In 2008, train operator CrossCountry and Warwickshire County Council supported the reopening and started to prepare a business case. It was included in the 2008–09 Warwickshire Local Transport Plan.
In July 2009 it was announced that John Laing plc had been awarded a 20-year contract to design, build, and operate the new station, due to open in 2013. Planning permission was granted in April 2011 but funding was refused. In late 2011, John Laing successfully asked to withdraw from the contract as there was no funding available for the station construction to go ahead in the immediate future.

In November 2011 the upgrading of the Coventry to Nuneaton route was approved, renewing new hope for regeneration of the line through Kenilworth. In February 2013, Warwickshire County Council made a £5 million funding bid to the new fund the government had created to construct or renovate stations. In June 2013 the Department for Transport approved funding for the new station. Secretary of State for Transport Patrick McLoughlin identified a potential opening date of 2016. In December 2013 the DfT reannounced its grant of £5 million toward the station's £11.3 million total cost, and gave the opening date as December 2016. On 4 October 2014 test runs were made between Leamington and Coventry to check timings along the route.

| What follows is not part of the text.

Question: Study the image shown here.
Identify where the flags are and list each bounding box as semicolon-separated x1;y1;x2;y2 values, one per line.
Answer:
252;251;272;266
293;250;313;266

====Design and construction====
The design selected for the new station was a 'traditional' building based on the former station closed in the 1960s. This design was selected in 2014 from three possible options following feedback from the public.

In early summer 2016 Graham Construction Ltd was awarded the contract to build the station. The official start of work on site took place on 29 July 2016 when Jeremy Wright, the local Member of Parliament, ceremonially broke ground. As only a single track now runs through the site, the new station was built with only one platform initially, but has been built with passive provision for a second platform if or when the line through it is re-doubled. Plans for re-doubling the line from Milverton Junction to Kenilworth were put on hold by Network Rail in 2016. In April 2018, it was announced that plans for a second track on the line were back on but would not be completed until 2027 with the arrival of HS2.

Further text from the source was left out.